The operational conclusion is simple: in a market where AI finds vulnerabilities faster, the patch system becomes the product. Anthropic is widening access to about 150 new organizations, but its own CVD dashboard does not hide the manual work after discovery. If the path from 23,019 findings to maintainers, upstream patches, downstream releases, and installed updates remains narrow, frontier cyber models will help security teams while also expanding maintainer queues.

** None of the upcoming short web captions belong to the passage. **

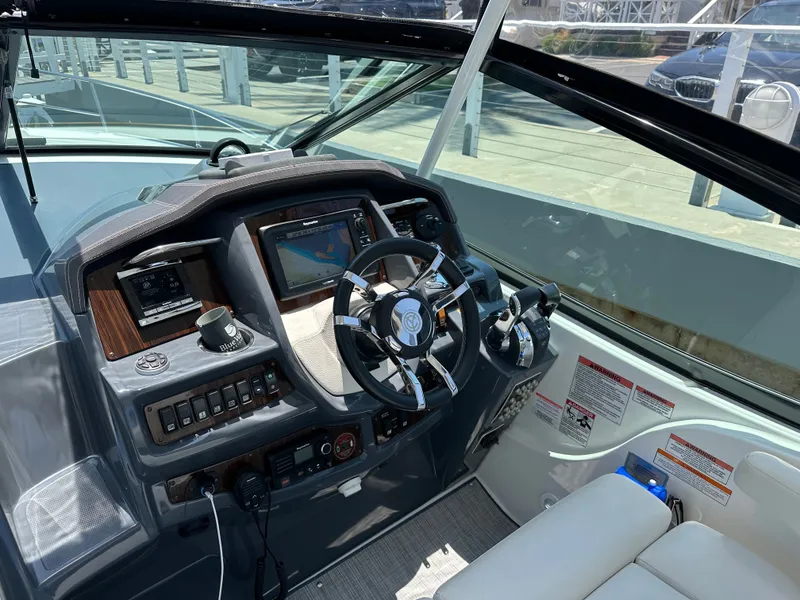 Slide: The Image of The image shows the helm of a 2017 Cruisers Yachts 350 Express with modern instruments. - 14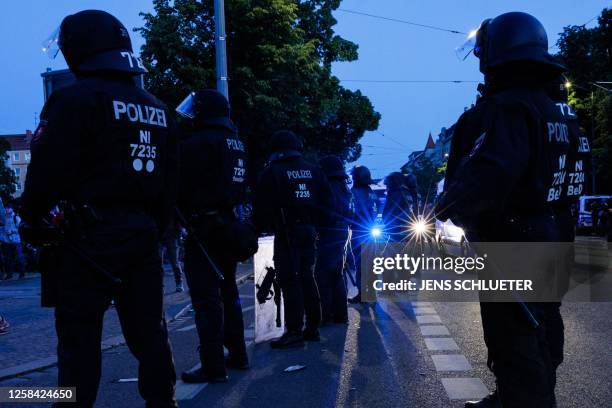Police stands during a so-called "national day of action" organised by far-left activists on June 3, 2023 in Leipzig, eastern Germany, following a...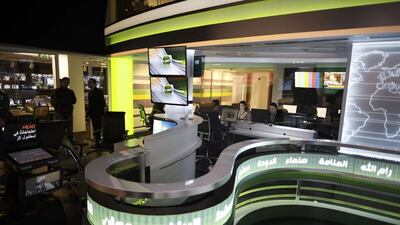 Alarab staff are seen on duty at the editorial office in Manama, Bahrain on December 15, 2014. Mohammed Al Shaikh/AFP Photo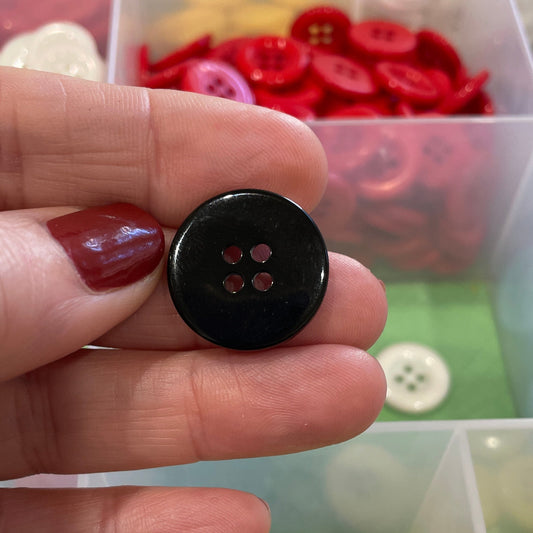 Hand holding a black button with colorful buttons in the background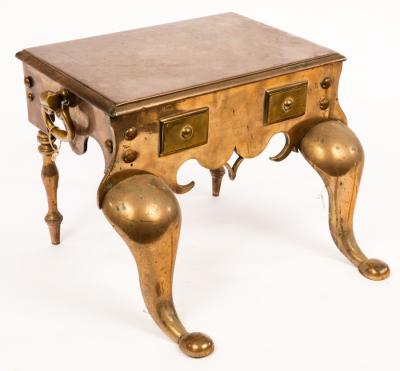 A plain brass trivet on cabriole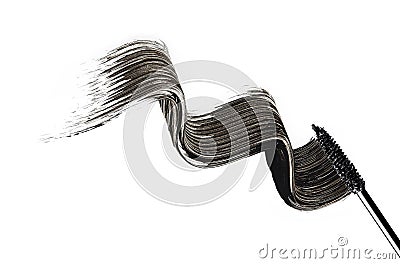 Mascara brush paints waves on a white surface Stock Photo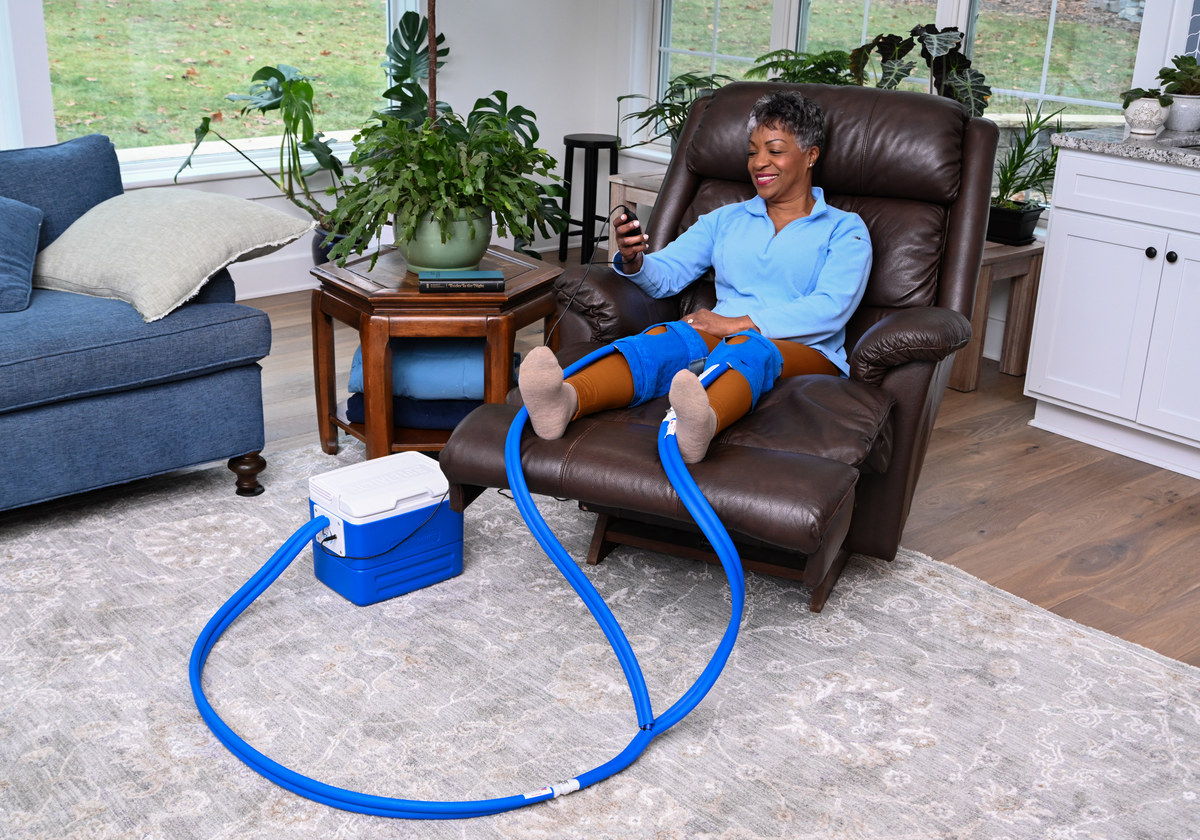 Two people sitting in a living room both using an Active Ice® Knee & Joint cold therapy system in a 16-quart cooling reservoir. One woman is using it on her elbow, while the other is using it on her knee. 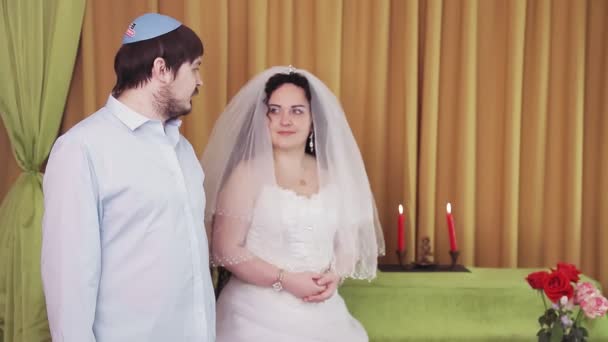 在圣餐仪式上，犹太新娘和新郎站在犹太会堂里，新郎和新娘相互凝视着对方 — 图库视频影像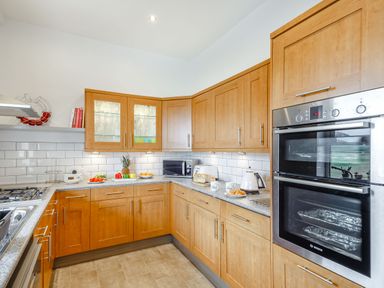 A kitchen with wooden cabinets, a double oven, microwave, stove, kettle, toaster, and countertop with fruit and mugs at Little Orme View in Llandudno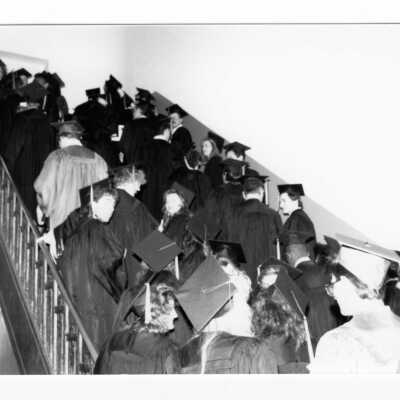 Graduating students climbing stairwell to Convention Hall, Philadelphia Civic Center during 1990 graduation/commencement.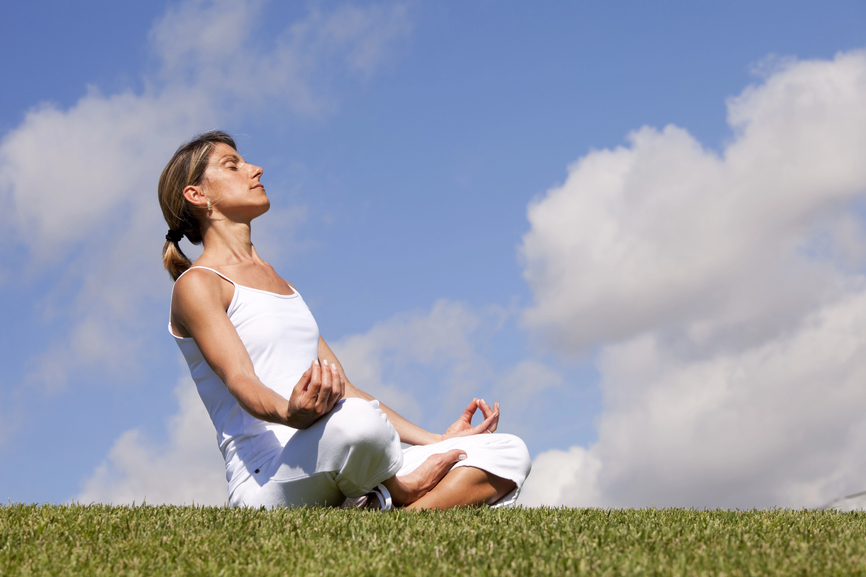 woman doing breathing exercise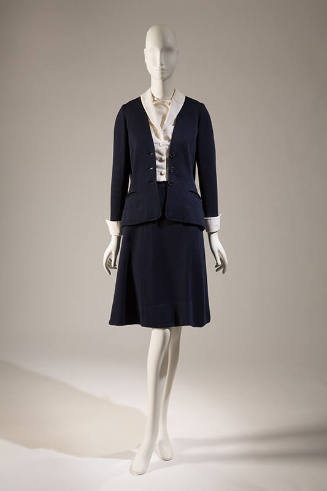 Navy blue suit with cardigan style jacket and matching A-line knee length skirt; dressed with w…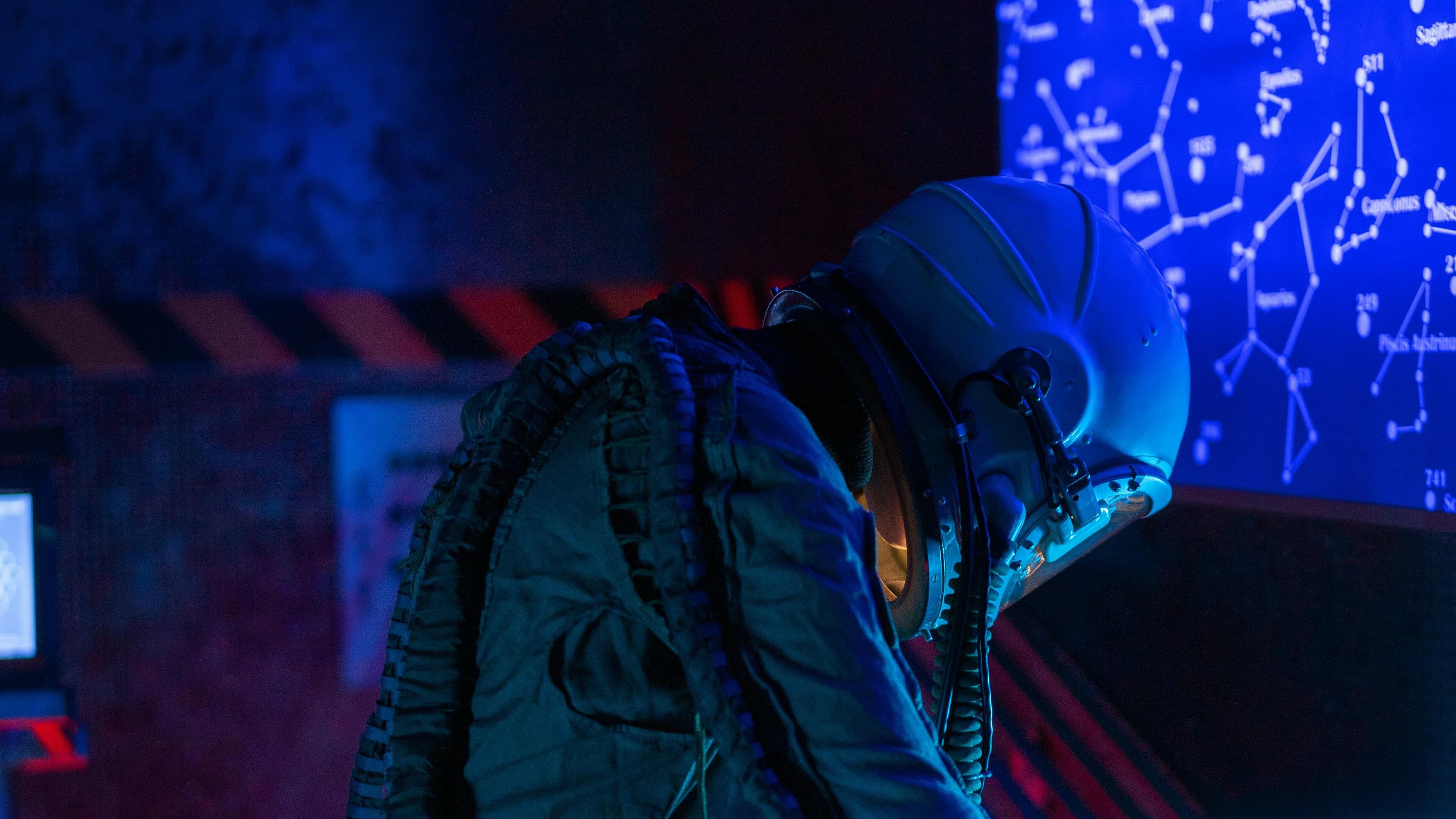 A space man deploying something on a computer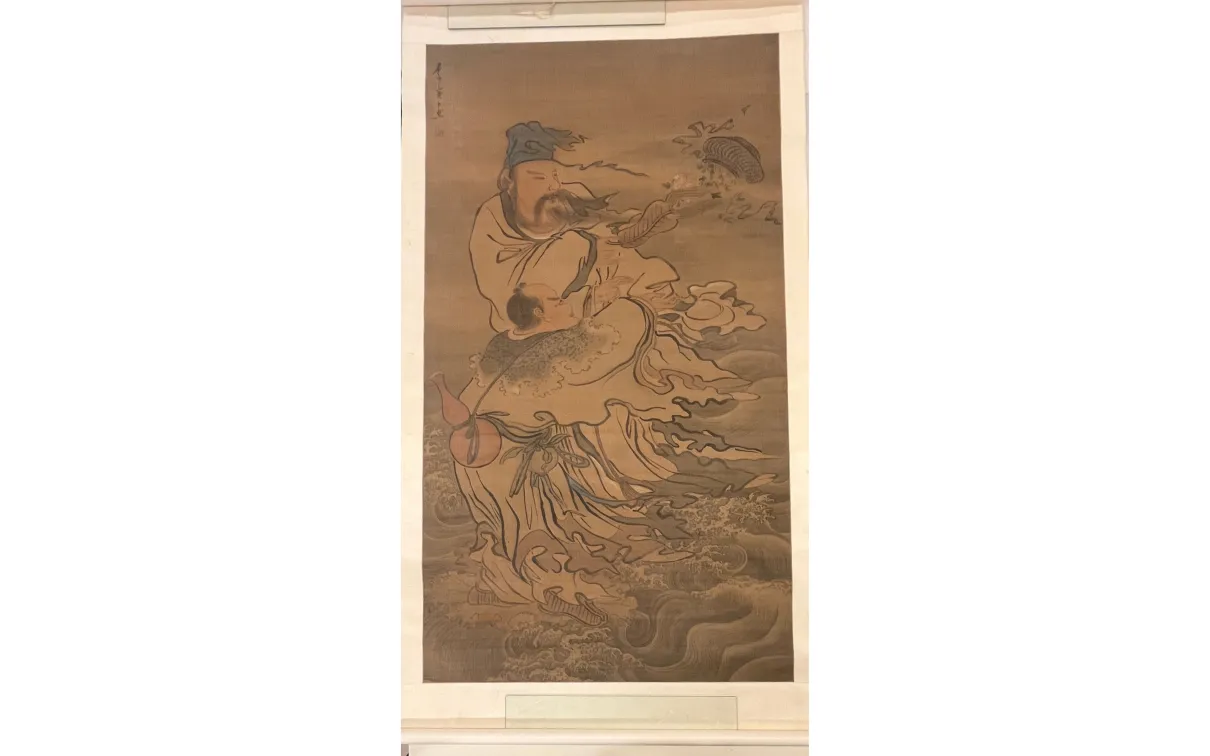 Vertical hanging scroll painting depicting two robed figures amid swirling water and wind. A taller figure stands above, wearing layered robes and a head covering, with long ribbons and sleeves flowing outward. Below, a smaller figure is carried or supported, partially wrapped in the taller figure’s garments. Waves and curving lines fill the lower half of the composition, suggesting movement through water, while fish-like forms and drifting elements appear near the upper right. The artwork is rendered in mu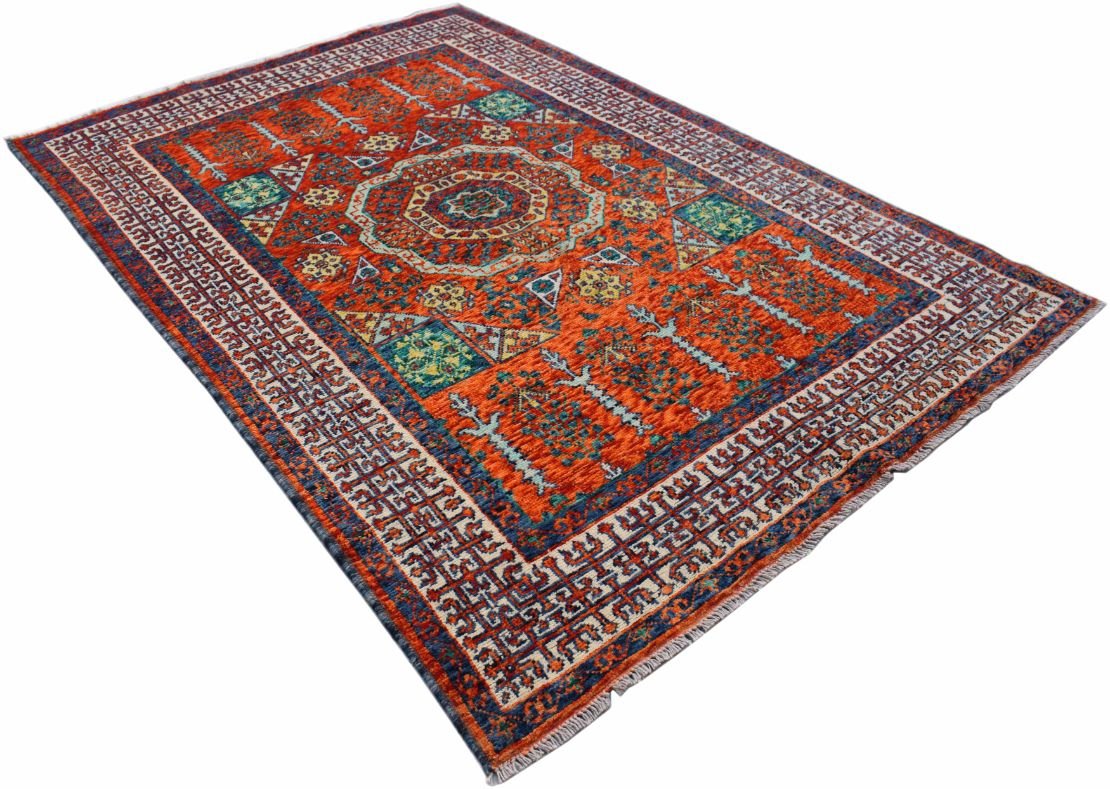 Handmade Afghan Chobi rug featuring a central medallion and geometric patterns in orange and blue.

The next metric to watch is not only Mythos Preview's next benchmark score. Watch the throughput of disclosure and patch handling. Anthropic's future security requirements for Glasswing expansion, updates to the CVD dashboard's severity and patched-upstream counts, and Claude Security's false-positive rate in enterprise workflows will matter more to builders than another model leaderboard entry. Project Glasswing is news because it asks whether the software ecosystem can absorb the vulnerability discovery speed that AI is starting to produce.